— Items —
==*==

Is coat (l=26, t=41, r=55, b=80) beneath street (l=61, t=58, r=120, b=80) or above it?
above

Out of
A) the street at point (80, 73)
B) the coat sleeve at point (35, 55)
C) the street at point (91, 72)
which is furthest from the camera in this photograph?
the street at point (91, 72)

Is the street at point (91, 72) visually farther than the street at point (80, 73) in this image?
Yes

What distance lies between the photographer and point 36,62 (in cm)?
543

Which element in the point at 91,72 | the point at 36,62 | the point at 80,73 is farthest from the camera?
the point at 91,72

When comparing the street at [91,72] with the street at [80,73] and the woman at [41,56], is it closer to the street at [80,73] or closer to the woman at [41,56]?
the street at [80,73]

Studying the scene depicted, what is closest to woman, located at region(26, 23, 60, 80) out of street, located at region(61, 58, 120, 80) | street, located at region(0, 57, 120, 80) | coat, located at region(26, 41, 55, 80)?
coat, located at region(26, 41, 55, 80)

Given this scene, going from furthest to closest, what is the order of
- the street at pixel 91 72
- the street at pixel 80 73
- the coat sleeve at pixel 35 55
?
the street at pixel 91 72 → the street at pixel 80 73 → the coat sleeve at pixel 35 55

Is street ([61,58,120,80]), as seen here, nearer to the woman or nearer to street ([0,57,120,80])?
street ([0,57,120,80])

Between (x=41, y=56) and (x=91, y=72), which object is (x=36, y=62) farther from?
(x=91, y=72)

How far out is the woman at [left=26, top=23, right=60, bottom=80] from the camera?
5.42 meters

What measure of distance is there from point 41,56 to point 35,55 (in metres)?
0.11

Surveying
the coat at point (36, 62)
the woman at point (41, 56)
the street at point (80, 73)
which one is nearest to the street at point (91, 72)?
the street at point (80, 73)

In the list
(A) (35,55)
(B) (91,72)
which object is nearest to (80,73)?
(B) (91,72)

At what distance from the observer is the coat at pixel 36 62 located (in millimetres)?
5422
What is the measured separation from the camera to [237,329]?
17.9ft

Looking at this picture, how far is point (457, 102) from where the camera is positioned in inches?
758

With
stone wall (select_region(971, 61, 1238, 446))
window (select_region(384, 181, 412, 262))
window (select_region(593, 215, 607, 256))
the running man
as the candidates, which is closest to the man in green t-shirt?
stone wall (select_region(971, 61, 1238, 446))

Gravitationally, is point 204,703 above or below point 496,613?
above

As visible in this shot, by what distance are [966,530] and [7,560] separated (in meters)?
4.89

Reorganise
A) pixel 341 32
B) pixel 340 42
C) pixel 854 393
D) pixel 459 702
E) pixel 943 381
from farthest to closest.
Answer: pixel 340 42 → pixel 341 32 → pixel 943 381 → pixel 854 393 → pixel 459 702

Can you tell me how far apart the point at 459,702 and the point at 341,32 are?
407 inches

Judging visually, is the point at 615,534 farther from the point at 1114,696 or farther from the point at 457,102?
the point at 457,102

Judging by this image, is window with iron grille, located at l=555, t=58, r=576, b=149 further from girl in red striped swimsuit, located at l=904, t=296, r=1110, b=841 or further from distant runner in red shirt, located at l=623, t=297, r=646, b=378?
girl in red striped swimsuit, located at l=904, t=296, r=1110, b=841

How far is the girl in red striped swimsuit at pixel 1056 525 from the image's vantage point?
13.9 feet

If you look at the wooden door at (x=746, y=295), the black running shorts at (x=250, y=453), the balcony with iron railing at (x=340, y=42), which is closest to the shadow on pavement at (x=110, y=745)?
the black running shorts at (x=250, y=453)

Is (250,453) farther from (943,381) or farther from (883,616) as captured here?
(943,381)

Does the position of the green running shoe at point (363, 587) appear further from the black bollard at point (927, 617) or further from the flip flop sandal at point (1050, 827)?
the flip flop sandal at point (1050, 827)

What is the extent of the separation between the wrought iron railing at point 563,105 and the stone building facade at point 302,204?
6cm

==*==

Write the material out again in its entirety, exactly as shown.

— Written solution —
Is coat (l=26, t=41, r=55, b=80) beneath street (l=61, t=58, r=120, b=80) or above it?
above

Out of
A) the street at point (80, 73)
B) the coat sleeve at point (35, 55)
C) the street at point (91, 72)
which is furthest from the camera in this photograph?
the street at point (91, 72)

Is the street at point (91, 72) visually farther than the street at point (80, 73) in this image?
Yes

What distance lies between the photographer and point 36,62 (in cm)?
543

Which element in the point at 91,72 | the point at 36,62 | the point at 80,73 is farthest from the camera?
the point at 91,72

When comparing the street at [91,72] with the street at [80,73] and the woman at [41,56], is it closer to the street at [80,73] or closer to the woman at [41,56]?
the street at [80,73]

Studying the scene depicted, what is closest to woman, located at region(26, 23, 60, 80) out of street, located at region(61, 58, 120, 80) | street, located at region(0, 57, 120, 80) | coat, located at region(26, 41, 55, 80)?
coat, located at region(26, 41, 55, 80)

Given this scene, going from furthest to closest, what is the order of
- the street at pixel 91 72
- the street at pixel 80 73
- the coat sleeve at pixel 35 55
?
the street at pixel 91 72 → the street at pixel 80 73 → the coat sleeve at pixel 35 55

Is street ([61,58,120,80]), as seen here, nearer to the woman or nearer to street ([0,57,120,80])?
street ([0,57,120,80])

Between (x=41, y=56) and (x=91, y=72), which object is (x=36, y=62) farther from?
(x=91, y=72)

How far out is the woman at [left=26, top=23, right=60, bottom=80] from the camera?
5.42 meters

What measure of distance is there from point 41,56 to point 35,55 (in metres)?
0.11

Surveying
the coat at point (36, 62)
the woman at point (41, 56)
the street at point (80, 73)
which one is nearest to the street at point (91, 72)?
the street at point (80, 73)

In the list
(A) (35,55)
(B) (91,72)
which object is nearest to (80,73)?
(B) (91,72)

At what distance from the observer is the coat at pixel 36 62 located (in millimetres)?
5422
What is the measured separation from the camera to [237,329]?
17.9ft

Looking at this picture, how far is point (457, 102) from where the camera is positioned in inches?
758

With
stone wall (select_region(971, 61, 1238, 446))
window (select_region(384, 181, 412, 262))
window (select_region(593, 215, 607, 256))
the running man
as the candidates, which is closest to the man in green t-shirt?
stone wall (select_region(971, 61, 1238, 446))

Gravitationally, is point 204,703 above or below point 496,613?
above

As visible in this shot, by what distance are [966,530] and [7,560] separated (in meters)?
4.89

Reorganise
A) pixel 341 32
B) pixel 340 42
C) pixel 854 393
D) pixel 459 702
E) pixel 943 381
from farthest to closest.
Answer: pixel 340 42 → pixel 341 32 → pixel 943 381 → pixel 854 393 → pixel 459 702

Can you tell me how far apart the point at 459,702 and the point at 341,32 are?
407 inches

Judging visually, is the point at 615,534 farther from the point at 1114,696 or farther from the point at 457,102?
the point at 457,102

Judging by this image, is window with iron grille, located at l=555, t=58, r=576, b=149 further from girl in red striped swimsuit, located at l=904, t=296, r=1110, b=841 or further from distant runner in red shirt, located at l=623, t=297, r=646, b=378?
girl in red striped swimsuit, located at l=904, t=296, r=1110, b=841

How far is the girl in red striped swimsuit at pixel 1056 525 from the image's vantage point?
13.9 feet

If you look at the wooden door at (x=746, y=295), the black running shorts at (x=250, y=453), the balcony with iron railing at (x=340, y=42), which is closest to the shadow on pavement at (x=110, y=745)?
the black running shorts at (x=250, y=453)

Is (250,453) farther from (943,381) or farther from (883,616) as captured here?
(943,381)

Does the position of the green running shoe at point (363, 587) appear further from the black bollard at point (927, 617) or further from the flip flop sandal at point (1050, 827)?
the flip flop sandal at point (1050, 827)

What is the extent of the separation between the wrought iron railing at point 563,105 and the stone building facade at point 302,204?
6cm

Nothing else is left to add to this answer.